Side note, although I've mentioned this on my blog. This is a heavily modified Aristotelian potentiality. Potentiality is always active unless actively inhibited by another. And a potentiality does not have an exclusive, determinate realization unto actuality (entelechy). Any pure potentiality (kinesis) has a realization (entelechy), but the transaction of potentialities, as well as their structure, their change, their rate of change, stability/chance, etc. combine to form a greater realization. That is, entelechies are composed and composable all the way up or down to the limit of intelligiblity. This relates to my discussion elsewhere of why there is something rather than nothing, as asking questions of cosmogenesis and evolution with this view gets dicey. I mention this side note about potentiality to further explain the source of creativity.
I hope that I have been of service, and I will repost this on my blog.
Speaking humorously for a moment, I'd like to simplify things and explain this is Crypto-Daoism!
ReplyDeleteMore seriously, there are numerous ideas in this post that correspond with Daoist cosmogony (not cosmology, as that denotes a universe brought to order via a logos or word).

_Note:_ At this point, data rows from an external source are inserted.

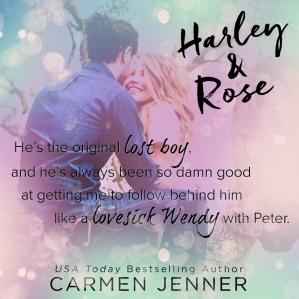 lovesicktease-harley-and-rose-carmen-jenner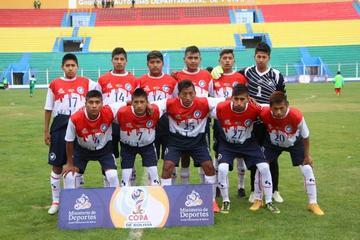 Equipos potosinos suman puntos en la Copa Bolivia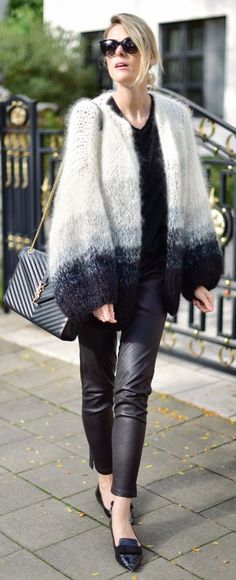 Black And White Ombre Effect Cardi Outfit Idea by Fashionata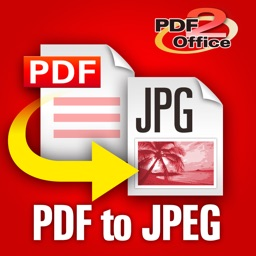 PDF to JPEG by PDF2Office PDF Converter for iPhone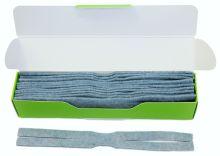 náhradní vytěráky pro čístící sady JAKELE - Field Kit * Cleaning Patches * 12 kusů, modré, cal. 7mm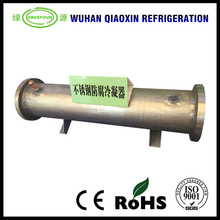 Factory directly sell atmospheric water recovery compresor condenser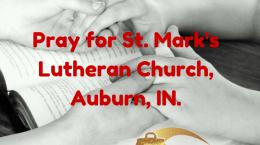 PrayerFB-Apr23-2016
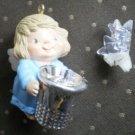 Hallmark Merry Miniatures Angel Thimble Star Ornament QX4304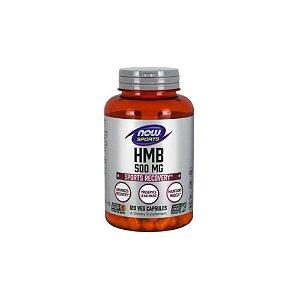 Hmb 500Mg 120Caps - Now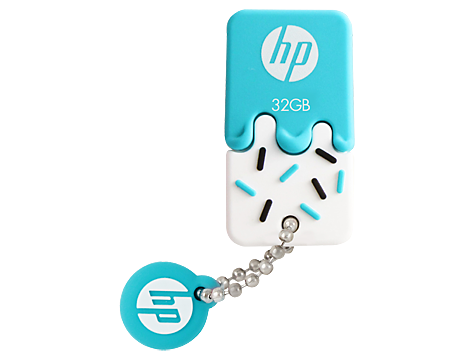 HP v178 Series USB Flash Drive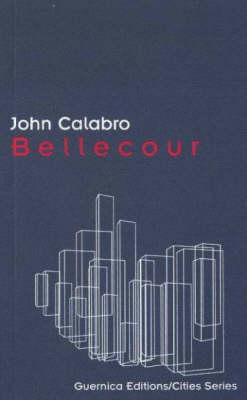 Bellecour (Paperback)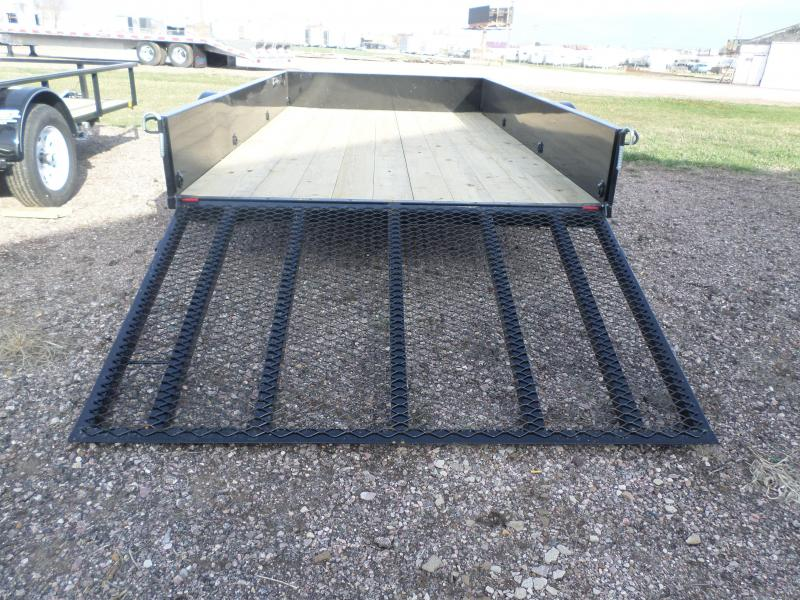 2019 H and H Trailer Utility Trailer
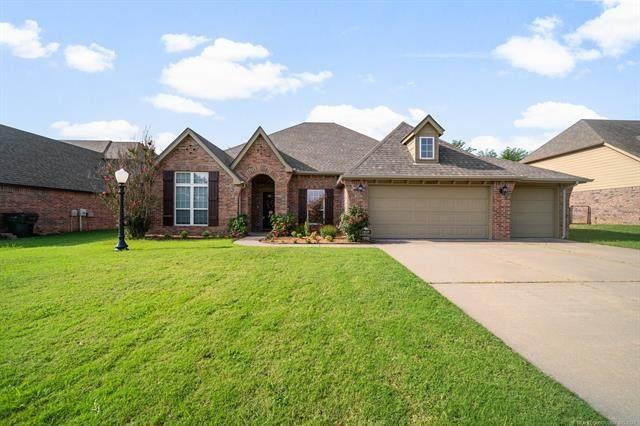 14028 E 101st Street N, Owasso, OK 74055 (MLS #2125446) :: Active Real Estate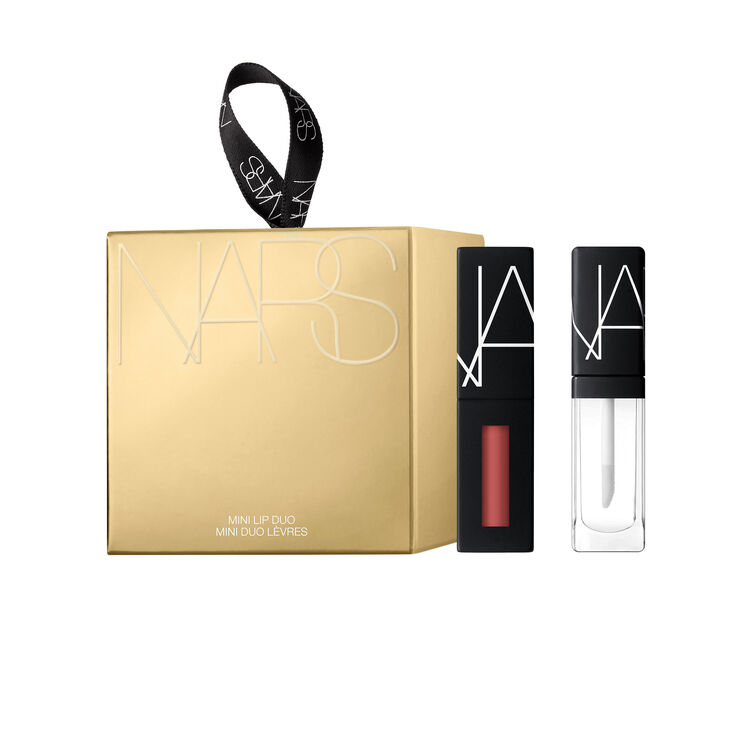 MINI LIP DUO, NARS Holiday Collection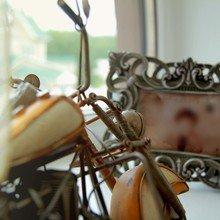 Фотография: Декор в стиле Кантри, Современный, Декор интерьера, Дом, Дома и квартиры – фото на InMyRoom.ru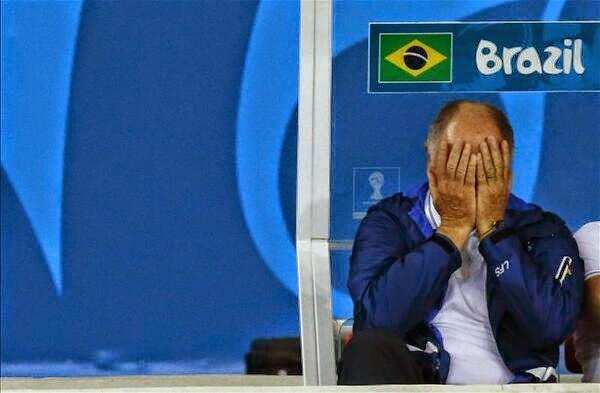 سكولاري متحسرا بعد فضيحة البرازيل امام المانيا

Contrary to earlier scholarship and interpretations, dao is not a transcendental mystical source of power. Dao is the dynamic interaction of forces and powers that give rise to emergent phenomenon and structures of nature. The two major forces are yin and yang, which are not essential substances, but are generalizations of generation and decay. Yin and Yang are never absolute, but are relative to each other within the context of any given process - thus, any process can be described in terms of growth and decay, and this can in turn be contrasted to other processes in terms of yin and yang.

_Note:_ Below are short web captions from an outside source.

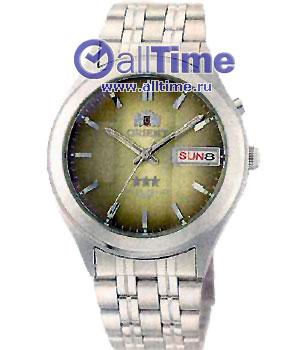 Мужские наручные часы Orient EM5V002U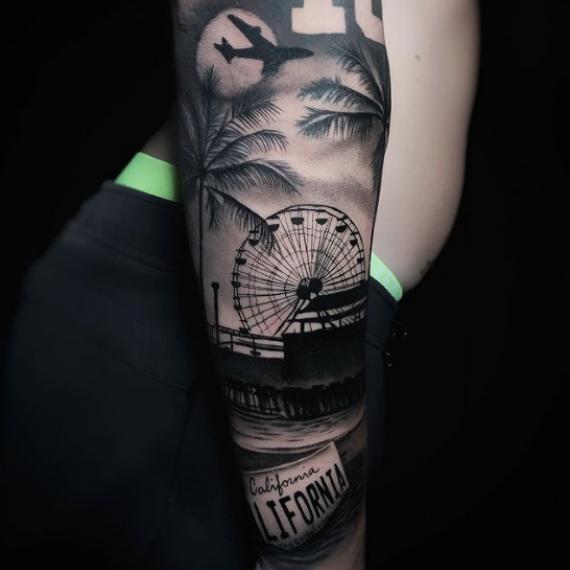 Tatuaje para hombre paisaje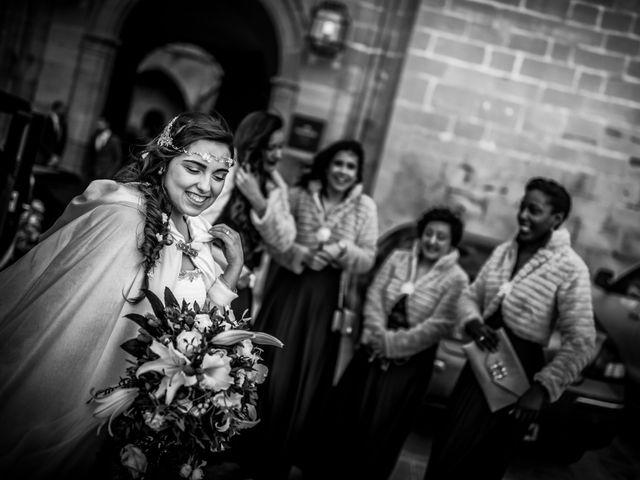 La boda de Adrià y Luz en Alcañiz, Teruel 64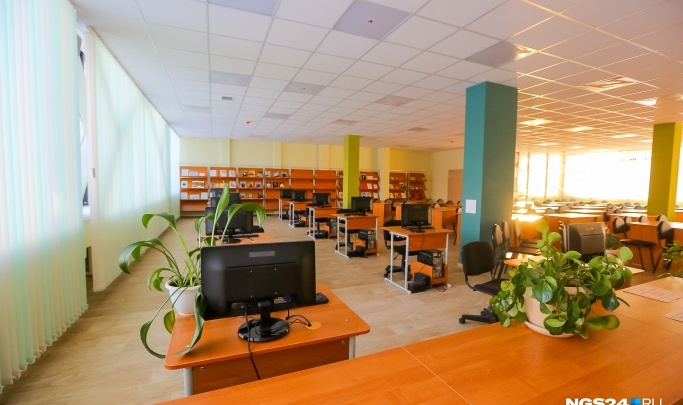 Уволена директор школы, в которой накануне прошли обыски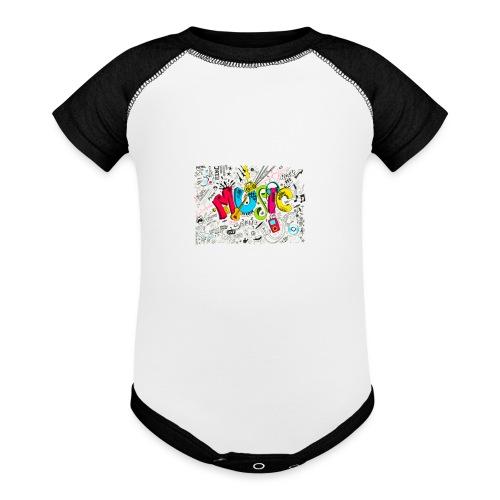 music banner - Baseball Baby Bodysuit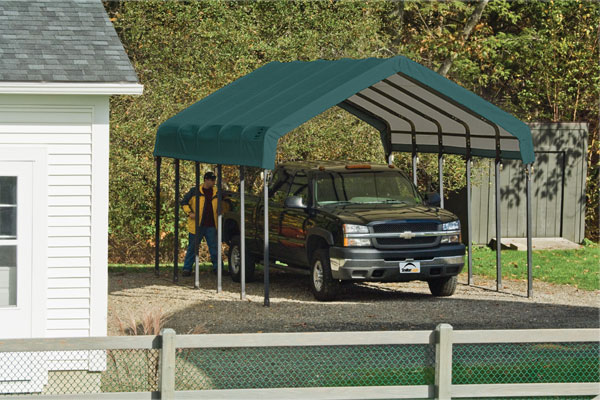 Carport Covers Plastic : Carport plastic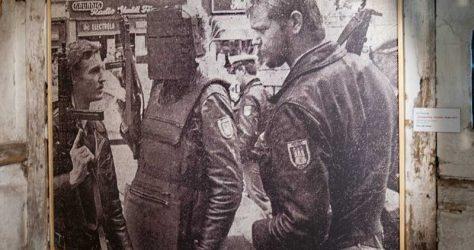 Ole Ohlendorff - Zeitungsausschnitt zum Polizeieinsatz
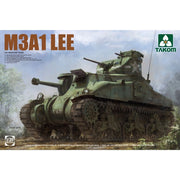 Takom 2114 1/35 US M3A1 Lee US Medium Tank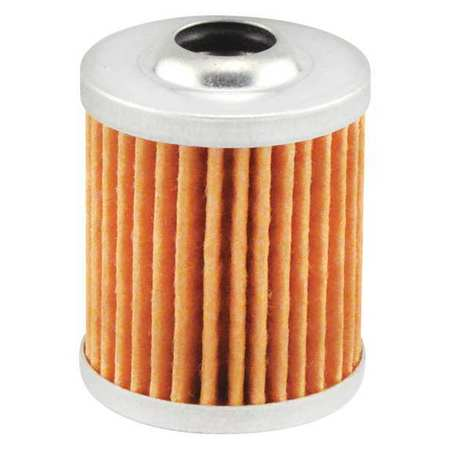 Fuel Filter, 1-3/4 x 1-3/8 x 1-3/4 In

As for the Ten Thousand Things, this is a colloquial manner of referring to "everything." In other words, the Ten Thousand Things are emerge as the processes of nature, and undergo constant transformation in the process of nature. The idea that any object possesses "permanence" is a non-sequitor for Daoism, but that doesn't mean it can't be treated as an object for the sake of interaction. Just because something isn't permanent doesn't mean it can't be part of patterns of stability (or instability).
Daoism also regards emptiness (wu 無) as the potential space in which processes mingle and give shape to events and objects. The reason a jar is useful is because of the empty space in the middle. The reason a wagon wheel can be spun in circles is because of the hollow hub. Note as well that if we're carrying the metaphor through in its entirety, that much of what defines an object is use within a context.
Interestingly, this is exactly how Chinese language functions (in conventional usages). Ideograms represent an object (or process or idea), but in that representation there are often etymological suggestions about how the relationships form that particular idea. One of my favorites is the word for electricity, which is represented by a line of light forking out of the sun. Another one is the word for movies, which can be literally translated as "electric shadows." And so on and so forth.
Carl,
ReplyDeleteThanks so much for joining the discussion. We're discussing what process metaphysical commitments are and how they relate to object-oriented ontology, specifically Levi Bryant, Ian Grant, Graham Harman, Meillasoux, and their forebears. I mention this because the discussion is concurrent across 4-5 blogs with roughly the same interlocutors.
I'm reading some of the links John posted, which have been helpful. It's a pity the Daoists didn't really have a theory of experience. On the other hand, classical Chinese thought in general never held to the idea of internal mental images corresponding to external objects. On the other hand, correlation is a weaker claim than correspondence, so that poses at least one interesting question to my own work in Daoism.